Items on scenes in images
----

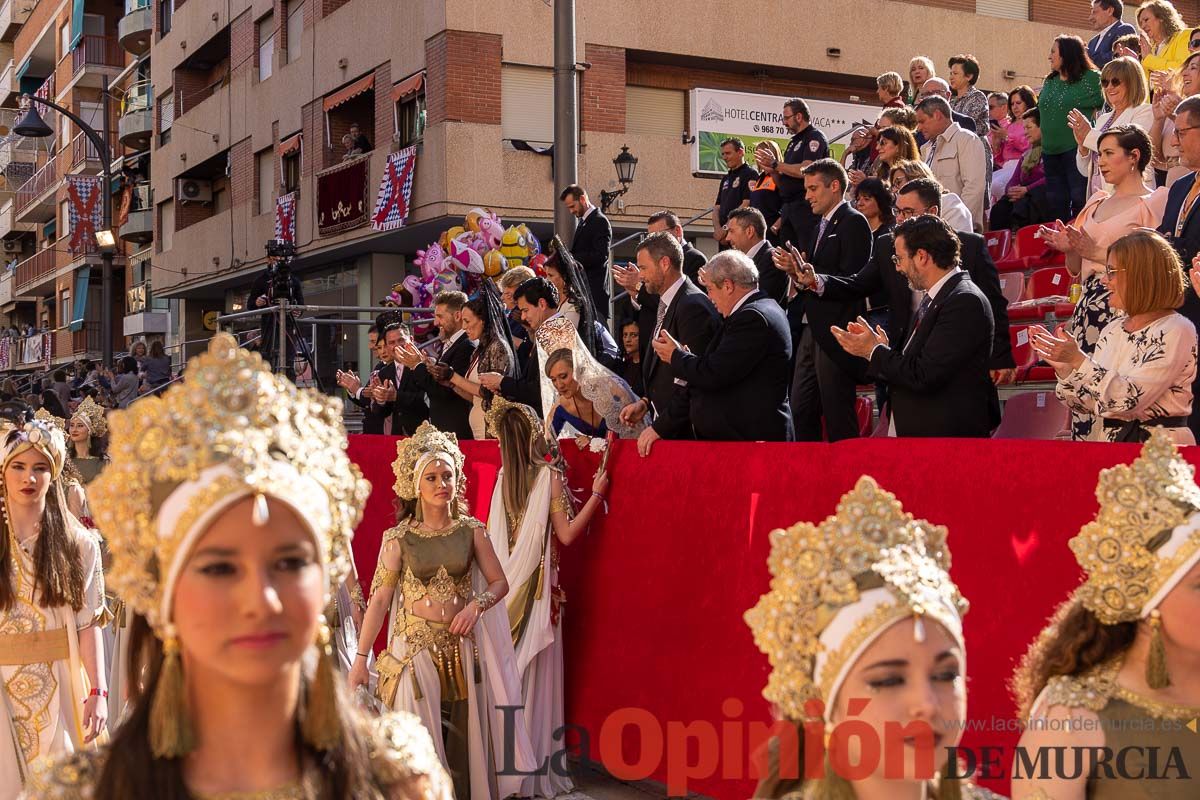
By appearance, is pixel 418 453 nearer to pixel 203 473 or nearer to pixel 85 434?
pixel 203 473

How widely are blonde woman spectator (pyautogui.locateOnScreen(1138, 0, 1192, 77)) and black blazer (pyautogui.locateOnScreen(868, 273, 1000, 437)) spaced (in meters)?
4.90

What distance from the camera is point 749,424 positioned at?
23.3 feet

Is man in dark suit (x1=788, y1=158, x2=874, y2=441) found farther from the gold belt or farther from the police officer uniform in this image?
the gold belt

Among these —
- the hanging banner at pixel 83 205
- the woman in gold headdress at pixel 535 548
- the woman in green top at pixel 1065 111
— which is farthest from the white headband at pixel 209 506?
the hanging banner at pixel 83 205

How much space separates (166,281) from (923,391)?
3369 centimetres

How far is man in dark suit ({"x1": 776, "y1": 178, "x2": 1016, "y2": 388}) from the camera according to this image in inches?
307

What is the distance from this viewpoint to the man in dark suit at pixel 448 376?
10156mm

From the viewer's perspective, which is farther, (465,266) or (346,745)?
(465,266)

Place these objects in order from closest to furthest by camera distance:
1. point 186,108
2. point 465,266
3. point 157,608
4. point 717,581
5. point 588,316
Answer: point 157,608 < point 717,581 < point 588,316 < point 465,266 < point 186,108

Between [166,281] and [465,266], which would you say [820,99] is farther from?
[166,281]

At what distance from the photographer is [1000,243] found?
39.1ft

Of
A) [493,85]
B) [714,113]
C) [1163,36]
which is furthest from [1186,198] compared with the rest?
[493,85]

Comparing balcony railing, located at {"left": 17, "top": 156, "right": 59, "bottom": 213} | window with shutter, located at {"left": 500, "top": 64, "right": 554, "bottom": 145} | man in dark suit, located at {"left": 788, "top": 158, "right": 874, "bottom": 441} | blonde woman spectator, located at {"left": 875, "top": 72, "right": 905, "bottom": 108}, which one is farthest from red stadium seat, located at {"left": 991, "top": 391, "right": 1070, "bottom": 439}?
balcony railing, located at {"left": 17, "top": 156, "right": 59, "bottom": 213}

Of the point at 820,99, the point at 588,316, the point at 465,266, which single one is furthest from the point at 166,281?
the point at 588,316
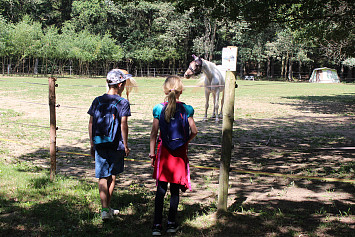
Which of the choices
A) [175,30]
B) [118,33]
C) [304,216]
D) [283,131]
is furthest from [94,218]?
[118,33]

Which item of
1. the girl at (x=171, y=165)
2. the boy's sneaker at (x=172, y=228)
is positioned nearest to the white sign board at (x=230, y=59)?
the girl at (x=171, y=165)

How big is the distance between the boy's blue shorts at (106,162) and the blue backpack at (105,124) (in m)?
0.09

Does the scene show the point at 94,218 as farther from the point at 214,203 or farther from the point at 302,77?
the point at 302,77

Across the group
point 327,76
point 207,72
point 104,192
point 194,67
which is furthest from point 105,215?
point 327,76

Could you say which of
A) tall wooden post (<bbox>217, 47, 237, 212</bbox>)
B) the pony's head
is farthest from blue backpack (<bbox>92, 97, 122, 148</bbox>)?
the pony's head

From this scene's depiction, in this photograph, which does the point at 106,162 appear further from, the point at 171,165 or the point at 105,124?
the point at 171,165

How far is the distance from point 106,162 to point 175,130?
855mm

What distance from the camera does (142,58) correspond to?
55938 mm

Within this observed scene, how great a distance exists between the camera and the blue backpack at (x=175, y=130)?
351cm

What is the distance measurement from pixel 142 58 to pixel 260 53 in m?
18.1

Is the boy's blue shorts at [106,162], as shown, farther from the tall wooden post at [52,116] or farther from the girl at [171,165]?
the tall wooden post at [52,116]

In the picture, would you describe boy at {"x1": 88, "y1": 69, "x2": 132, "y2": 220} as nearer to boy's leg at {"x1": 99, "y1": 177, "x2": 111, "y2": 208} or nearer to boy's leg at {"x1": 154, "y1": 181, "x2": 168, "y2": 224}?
boy's leg at {"x1": 99, "y1": 177, "x2": 111, "y2": 208}

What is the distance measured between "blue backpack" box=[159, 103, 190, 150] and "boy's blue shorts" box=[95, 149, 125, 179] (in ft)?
2.02

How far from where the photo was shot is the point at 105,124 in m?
3.71
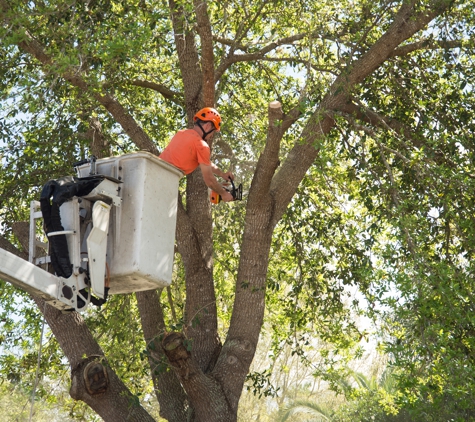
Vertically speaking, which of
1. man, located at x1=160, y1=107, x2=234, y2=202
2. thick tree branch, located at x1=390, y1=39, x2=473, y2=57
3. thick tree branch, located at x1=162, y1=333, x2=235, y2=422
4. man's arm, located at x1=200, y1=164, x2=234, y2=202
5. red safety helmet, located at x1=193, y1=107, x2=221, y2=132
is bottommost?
thick tree branch, located at x1=162, y1=333, x2=235, y2=422

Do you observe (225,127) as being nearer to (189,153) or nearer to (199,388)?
(189,153)

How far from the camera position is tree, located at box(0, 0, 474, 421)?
6691 millimetres

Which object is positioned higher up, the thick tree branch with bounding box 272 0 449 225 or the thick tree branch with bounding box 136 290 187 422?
the thick tree branch with bounding box 272 0 449 225

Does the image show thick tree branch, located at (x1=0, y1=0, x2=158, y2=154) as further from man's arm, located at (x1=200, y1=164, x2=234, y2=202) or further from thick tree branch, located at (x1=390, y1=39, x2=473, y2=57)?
thick tree branch, located at (x1=390, y1=39, x2=473, y2=57)

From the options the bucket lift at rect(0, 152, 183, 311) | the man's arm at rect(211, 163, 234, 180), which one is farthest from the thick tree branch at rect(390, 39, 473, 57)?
the bucket lift at rect(0, 152, 183, 311)

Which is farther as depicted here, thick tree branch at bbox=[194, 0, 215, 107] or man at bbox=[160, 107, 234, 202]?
thick tree branch at bbox=[194, 0, 215, 107]

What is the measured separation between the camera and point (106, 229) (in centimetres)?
533

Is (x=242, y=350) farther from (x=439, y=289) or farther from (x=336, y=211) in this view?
(x=336, y=211)

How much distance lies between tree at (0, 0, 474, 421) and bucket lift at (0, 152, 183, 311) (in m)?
0.97

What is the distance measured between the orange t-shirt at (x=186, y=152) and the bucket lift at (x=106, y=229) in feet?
1.46

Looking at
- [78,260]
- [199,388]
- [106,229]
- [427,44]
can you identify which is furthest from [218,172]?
[427,44]

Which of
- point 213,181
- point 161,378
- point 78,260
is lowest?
point 161,378

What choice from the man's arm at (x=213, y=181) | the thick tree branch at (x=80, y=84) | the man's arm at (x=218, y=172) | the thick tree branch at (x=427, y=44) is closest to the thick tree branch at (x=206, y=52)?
the thick tree branch at (x=80, y=84)

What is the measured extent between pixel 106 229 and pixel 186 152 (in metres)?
1.30
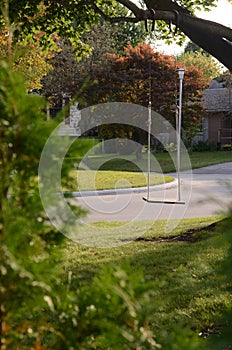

----

▶ _What needs to be done_
Report how many lines of the items above contain the string "closest", with letter case counting. Give only the number.

▶ _Answer to this exercise_
2